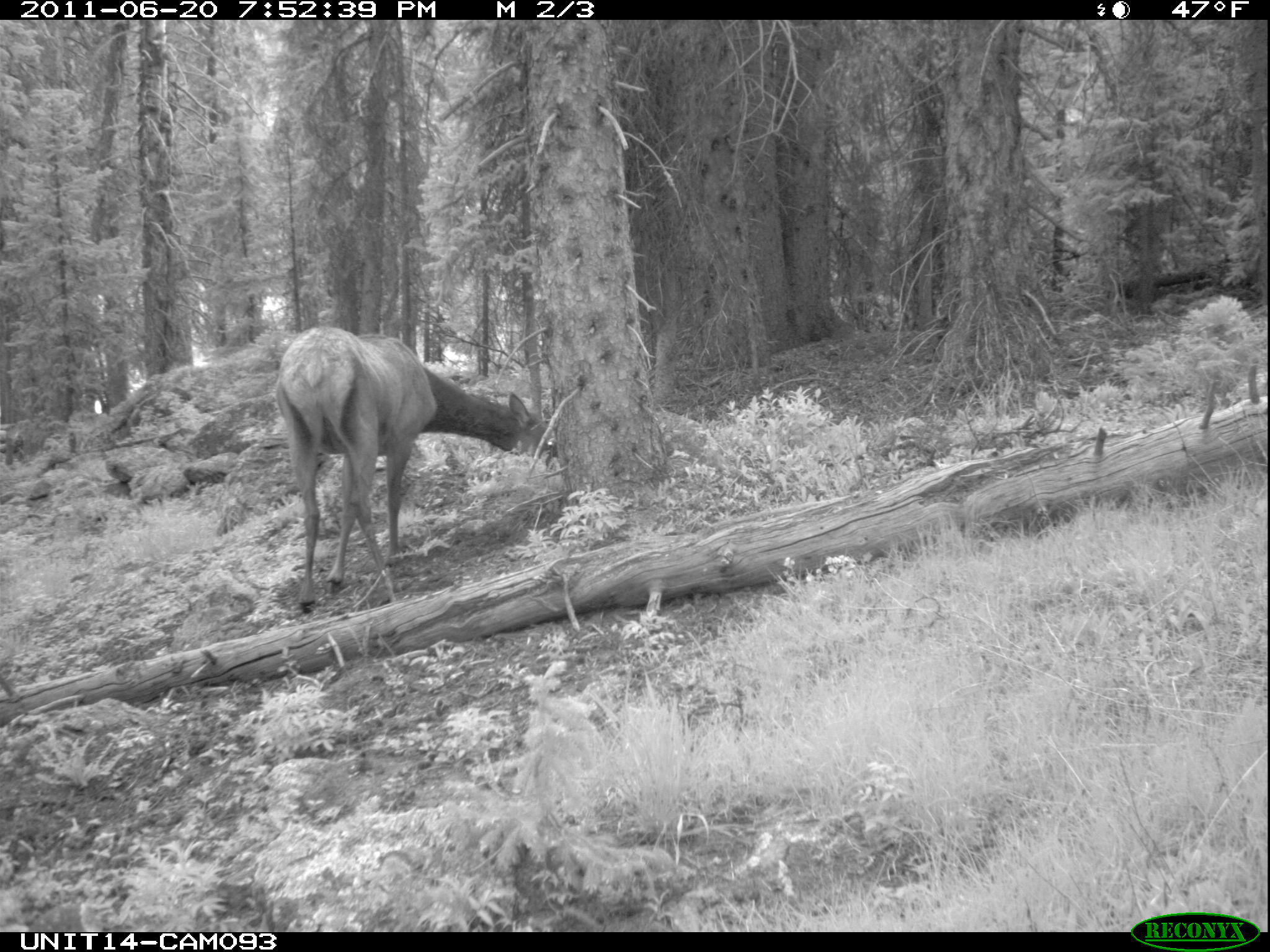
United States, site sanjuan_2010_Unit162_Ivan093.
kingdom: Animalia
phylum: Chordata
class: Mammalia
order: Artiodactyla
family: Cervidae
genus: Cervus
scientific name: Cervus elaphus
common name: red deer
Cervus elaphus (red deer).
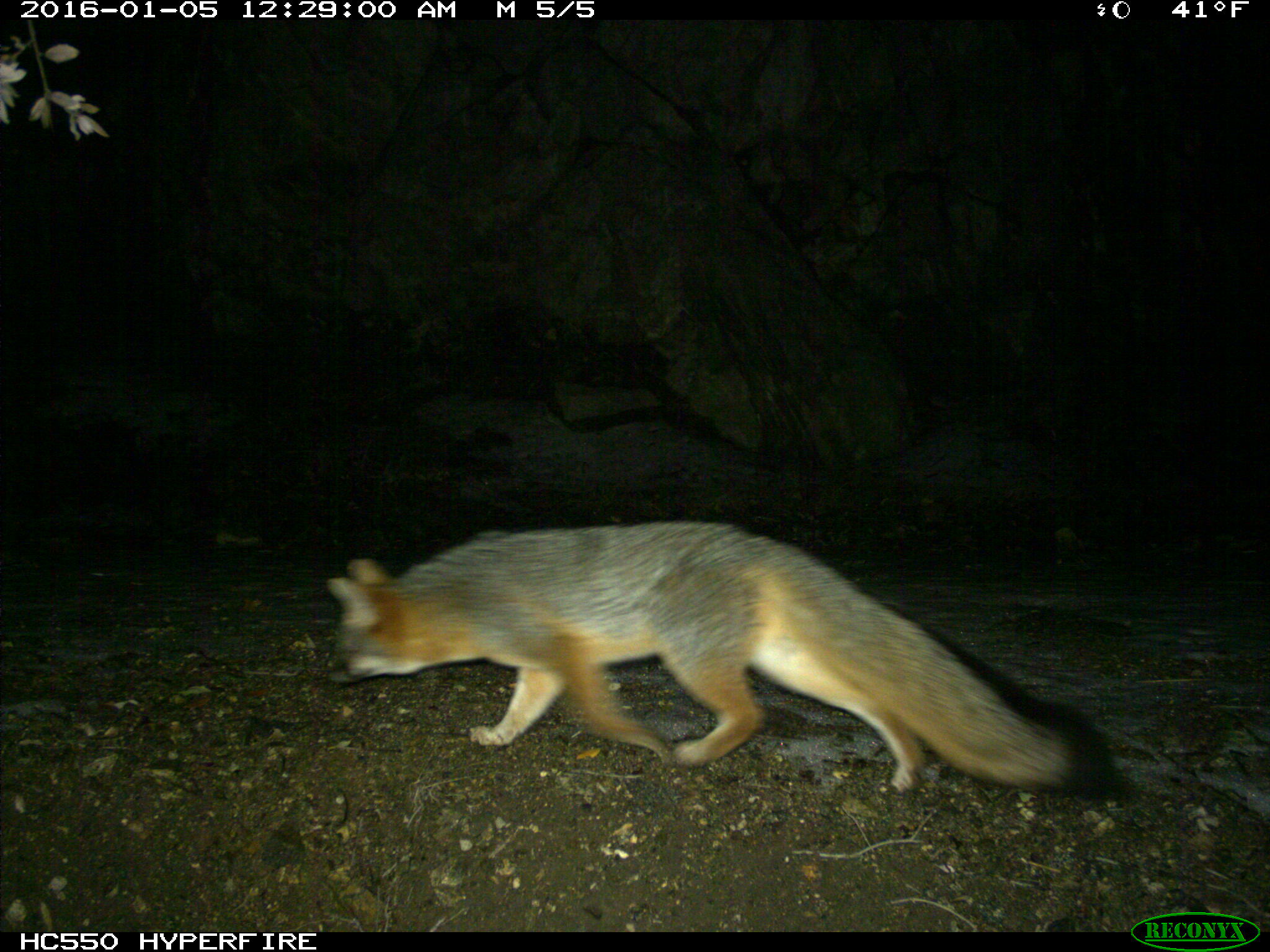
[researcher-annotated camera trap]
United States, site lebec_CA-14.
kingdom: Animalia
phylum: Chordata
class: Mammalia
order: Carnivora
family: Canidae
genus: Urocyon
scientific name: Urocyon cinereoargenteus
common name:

▶ **WORK REQUIRED**
With the pictures omitted, restate every entry above word for word.

▶ **PROBLEM SOLUTION**
United States, site sanjuan_2010_Unit162_Ivan093.
kingdom: Animalia
phylum: Chordata
class: Mammalia
order: Artiodactyla
family: Cervidae
genus: Cervus
scientific name: Cervus elaphus
common name: red deer
Cervus elaphus (red deer).
[researcher-annotated camera trap]
United States, site lebec_CA-14.
kingdom: Animalia
phylum: Chordata
class: Mammalia
order: Carnivora
family: Canidae
genus: Urocyon
scientific name: Urocyon cinereoargenteus
common name:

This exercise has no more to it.